=== THE REQUEST ===
Repeat the stretch of the market commentary from "What we’re experiencing" through "in the past." word for word.

=== QUOTED PASSAGE ===
····················

2018
Feb 26
The Epic Disconnect
by Cadence WM |

What we’re experiencing in the financial markets right now is unique while at the same time very similar to previous bull markets. Those contending that this time is different are correct. We’ve never had synchronized global monetary easing on the scale we’ve witnessed over the last few years. This is new, and without question one of the primary drivers of this epic bull market run. The liquidity created by central banks around the world has created the desired effect – inflation. The only problem is that it hasn’t translated into price inflation to the extent desired (by central bankers) which gets consumers and corporations investing. Instead, it’s driven asset prices such as stocks and bonds to highs never before witnessed. The magnitude of this intervention is absolutely different from anything we’ve seen in the past.

····················

=== DATASET CONTENT ===
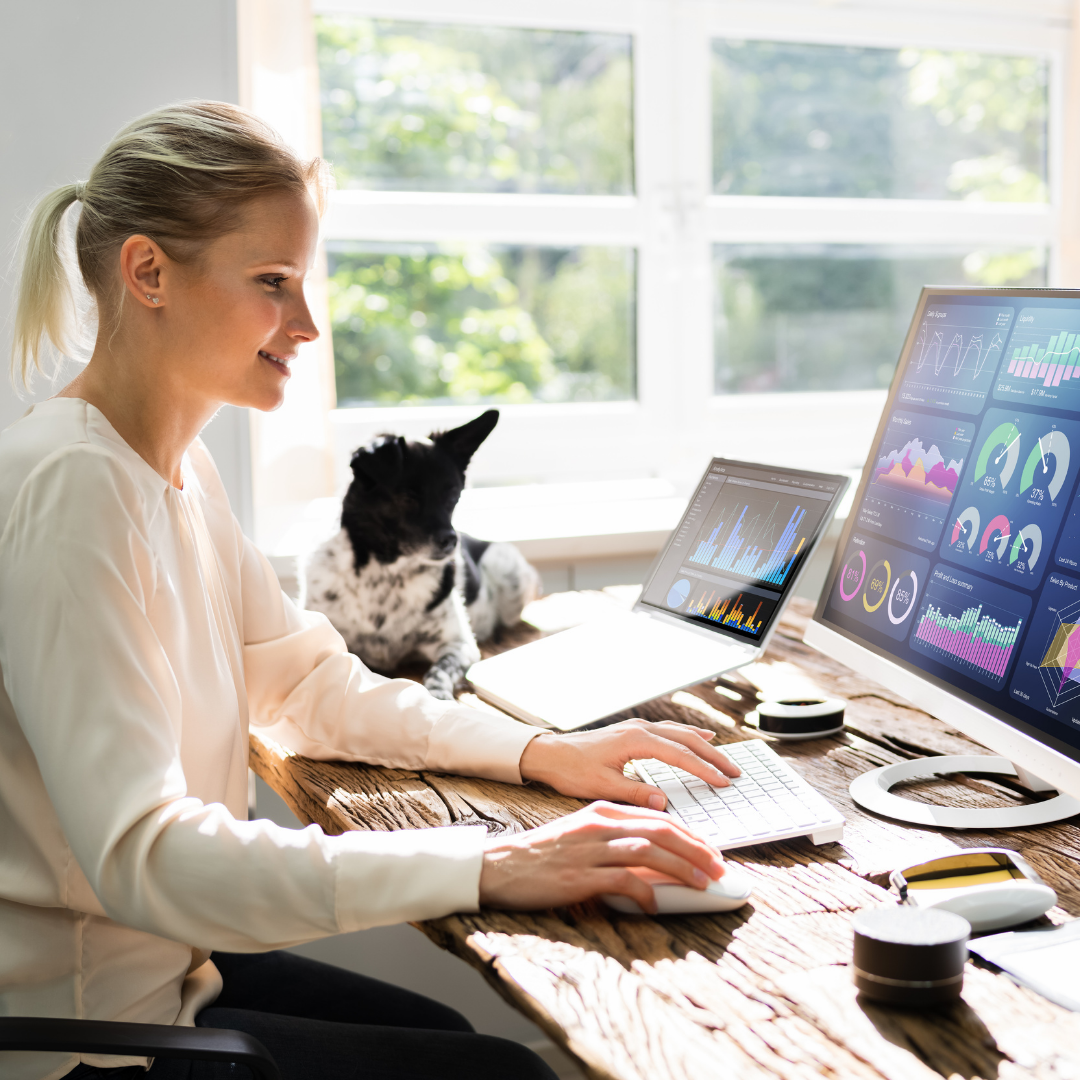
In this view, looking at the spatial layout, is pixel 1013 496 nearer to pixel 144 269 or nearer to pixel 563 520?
pixel 144 269

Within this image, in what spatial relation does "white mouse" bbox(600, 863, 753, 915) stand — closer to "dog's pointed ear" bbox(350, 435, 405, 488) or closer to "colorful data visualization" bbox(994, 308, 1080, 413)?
"colorful data visualization" bbox(994, 308, 1080, 413)

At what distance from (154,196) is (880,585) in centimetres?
88

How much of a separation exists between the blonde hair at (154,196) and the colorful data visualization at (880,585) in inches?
29.8

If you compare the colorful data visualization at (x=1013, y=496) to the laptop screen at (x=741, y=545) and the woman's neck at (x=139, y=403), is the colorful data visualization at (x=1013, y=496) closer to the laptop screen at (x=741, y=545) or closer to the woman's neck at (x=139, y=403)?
the laptop screen at (x=741, y=545)

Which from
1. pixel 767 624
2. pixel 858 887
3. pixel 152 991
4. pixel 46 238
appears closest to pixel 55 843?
pixel 152 991

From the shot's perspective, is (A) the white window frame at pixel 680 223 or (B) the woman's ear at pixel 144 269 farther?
(A) the white window frame at pixel 680 223

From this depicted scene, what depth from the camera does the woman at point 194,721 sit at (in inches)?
31.6

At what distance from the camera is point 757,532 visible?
4.66ft

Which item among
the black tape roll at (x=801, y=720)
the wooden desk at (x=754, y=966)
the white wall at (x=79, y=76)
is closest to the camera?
the wooden desk at (x=754, y=966)

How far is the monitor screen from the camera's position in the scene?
0.91 meters

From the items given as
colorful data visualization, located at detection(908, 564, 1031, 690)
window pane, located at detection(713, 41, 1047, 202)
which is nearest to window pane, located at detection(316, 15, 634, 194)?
window pane, located at detection(713, 41, 1047, 202)

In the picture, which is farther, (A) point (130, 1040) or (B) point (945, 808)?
(B) point (945, 808)

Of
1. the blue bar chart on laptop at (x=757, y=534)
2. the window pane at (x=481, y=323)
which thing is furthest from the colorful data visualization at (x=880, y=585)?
the window pane at (x=481, y=323)

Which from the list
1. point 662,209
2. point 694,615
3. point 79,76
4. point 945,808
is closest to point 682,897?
point 945,808
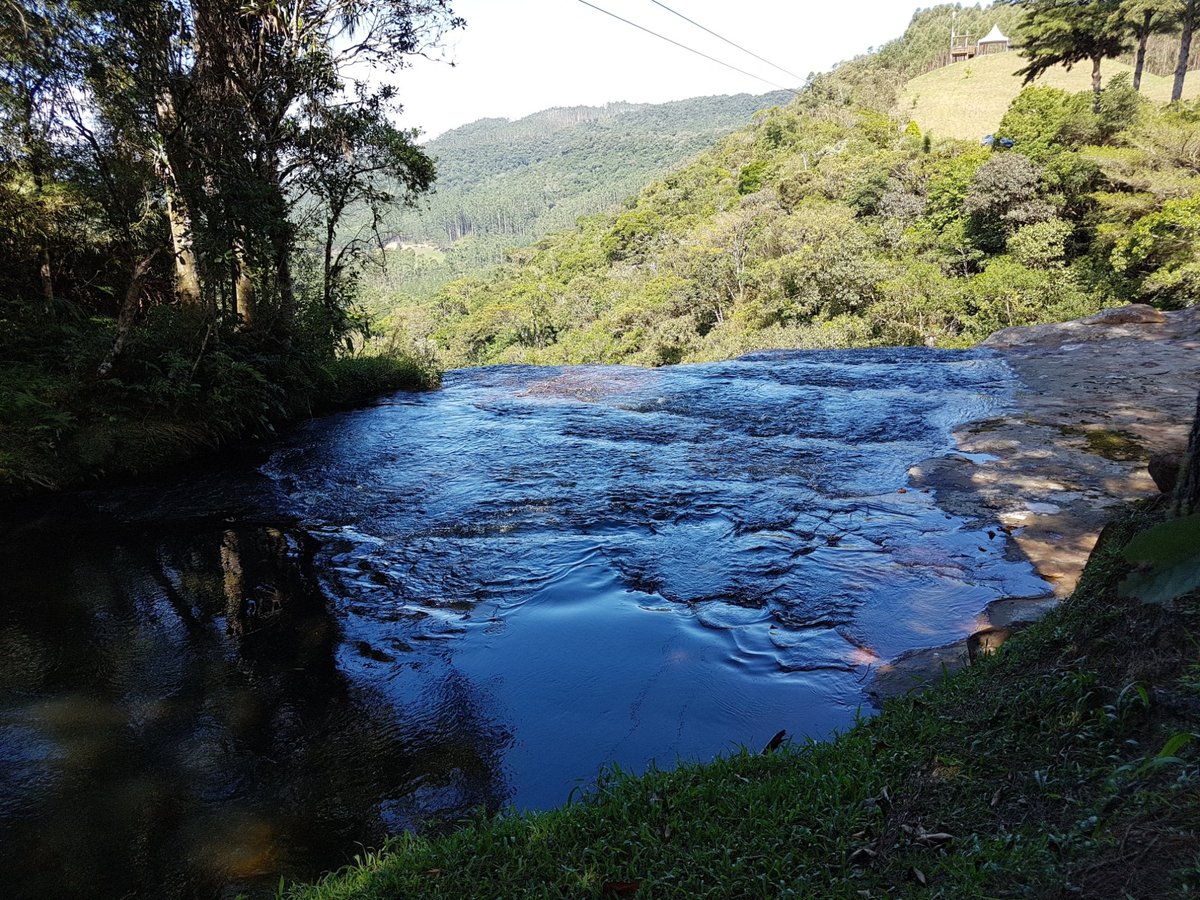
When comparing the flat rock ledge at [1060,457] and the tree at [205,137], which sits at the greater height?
the tree at [205,137]

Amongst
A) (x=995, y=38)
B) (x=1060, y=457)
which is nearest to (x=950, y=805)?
(x=1060, y=457)

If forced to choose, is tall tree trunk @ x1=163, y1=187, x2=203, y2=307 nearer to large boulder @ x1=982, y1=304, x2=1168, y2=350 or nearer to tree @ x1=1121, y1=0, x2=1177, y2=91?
large boulder @ x1=982, y1=304, x2=1168, y2=350

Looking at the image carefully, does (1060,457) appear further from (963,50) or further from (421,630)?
(963,50)

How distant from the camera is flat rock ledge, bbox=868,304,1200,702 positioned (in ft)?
13.9

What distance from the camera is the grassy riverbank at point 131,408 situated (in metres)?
7.92

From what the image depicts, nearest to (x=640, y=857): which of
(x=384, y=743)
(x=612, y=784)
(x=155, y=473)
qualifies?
(x=612, y=784)

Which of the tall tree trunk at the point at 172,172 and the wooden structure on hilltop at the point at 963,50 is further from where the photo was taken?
the wooden structure on hilltop at the point at 963,50

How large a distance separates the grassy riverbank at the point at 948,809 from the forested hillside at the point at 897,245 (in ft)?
62.4

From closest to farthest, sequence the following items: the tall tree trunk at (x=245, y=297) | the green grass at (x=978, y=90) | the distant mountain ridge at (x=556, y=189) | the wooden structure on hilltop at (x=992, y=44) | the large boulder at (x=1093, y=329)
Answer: the tall tree trunk at (x=245, y=297)
the large boulder at (x=1093, y=329)
the green grass at (x=978, y=90)
the wooden structure on hilltop at (x=992, y=44)
the distant mountain ridge at (x=556, y=189)

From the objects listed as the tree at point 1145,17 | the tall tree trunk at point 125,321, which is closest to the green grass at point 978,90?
the tree at point 1145,17

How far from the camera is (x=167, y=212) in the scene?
9742 millimetres

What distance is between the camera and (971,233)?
25703 millimetres

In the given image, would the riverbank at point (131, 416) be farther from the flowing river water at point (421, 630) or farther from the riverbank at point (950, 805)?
the riverbank at point (950, 805)

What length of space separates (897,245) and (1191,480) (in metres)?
29.4
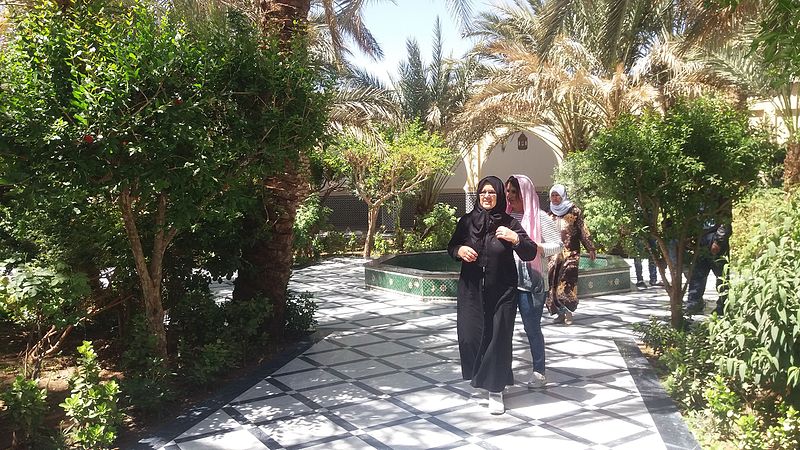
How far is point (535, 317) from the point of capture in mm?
4527

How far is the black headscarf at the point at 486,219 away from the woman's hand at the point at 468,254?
9 cm

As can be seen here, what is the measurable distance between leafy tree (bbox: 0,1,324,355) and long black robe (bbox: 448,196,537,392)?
1.55m

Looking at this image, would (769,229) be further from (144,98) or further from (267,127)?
(144,98)

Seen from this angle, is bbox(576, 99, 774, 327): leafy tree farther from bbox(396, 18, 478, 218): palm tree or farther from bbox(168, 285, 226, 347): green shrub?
bbox(396, 18, 478, 218): palm tree

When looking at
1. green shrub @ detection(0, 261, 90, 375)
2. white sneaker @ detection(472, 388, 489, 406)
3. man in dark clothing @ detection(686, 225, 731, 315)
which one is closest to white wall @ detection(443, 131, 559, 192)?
man in dark clothing @ detection(686, 225, 731, 315)

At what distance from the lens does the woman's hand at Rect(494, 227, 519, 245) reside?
397 centimetres

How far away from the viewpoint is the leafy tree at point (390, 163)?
1216cm

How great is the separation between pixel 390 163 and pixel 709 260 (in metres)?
6.96

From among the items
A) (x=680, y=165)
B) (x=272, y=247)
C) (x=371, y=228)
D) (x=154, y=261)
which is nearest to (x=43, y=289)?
(x=154, y=261)

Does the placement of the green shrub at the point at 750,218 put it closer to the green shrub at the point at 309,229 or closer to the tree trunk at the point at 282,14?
the tree trunk at the point at 282,14

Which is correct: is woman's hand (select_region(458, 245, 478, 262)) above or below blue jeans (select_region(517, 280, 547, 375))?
above

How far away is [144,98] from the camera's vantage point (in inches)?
145

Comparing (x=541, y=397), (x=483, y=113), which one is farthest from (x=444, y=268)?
(x=541, y=397)

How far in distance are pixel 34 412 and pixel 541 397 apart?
3.11m
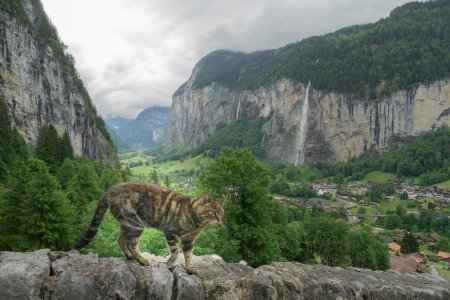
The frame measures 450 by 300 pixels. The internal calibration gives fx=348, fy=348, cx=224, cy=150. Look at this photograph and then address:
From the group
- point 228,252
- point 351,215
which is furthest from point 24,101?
point 351,215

····················

=== TASK RESPONSE ===
What we’re experiencing in the financial markets right now is unique while at the same time very similar to previous bull markets. Those contending that this time is different are correct. We’ve never had synchronized global monetary easing on the scale we’ve witnessed over the last few years. This is new, and without question one of the primary drivers of this epic bull market run. The liquidity created by central banks around the world has created the desired effect – inflation. The only problem is that it hasn’t translated into price inflation to the extent desired (by central bankers) which gets consumers and corporations investing. Instead, it’s driven asset prices such as stocks and bonds to highs never before witnessed. The magnitude of this intervention is absolutely different from anything we’ve seen in the past.